• **WORK INSTRUCTIONS**
Copy out all the rows below in full, multiplying every distance and coordinate value in the answers by 0.6 and rounding each result to a whole number, with halves rounded up. Leave all other numbers and wording unchanged.

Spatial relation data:
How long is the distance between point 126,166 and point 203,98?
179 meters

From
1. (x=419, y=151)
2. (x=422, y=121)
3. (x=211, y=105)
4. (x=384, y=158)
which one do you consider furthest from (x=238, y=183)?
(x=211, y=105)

• **THE COMPLETED TASK**
How long is the distance between point 126,166 and point 203,98?
107 meters

From
1. (x=419, y=151)
2. (x=422, y=121)
3. (x=211, y=105)
4. (x=384, y=158)
which one do you consider furthest from (x=238, y=183)?
(x=127, y=63)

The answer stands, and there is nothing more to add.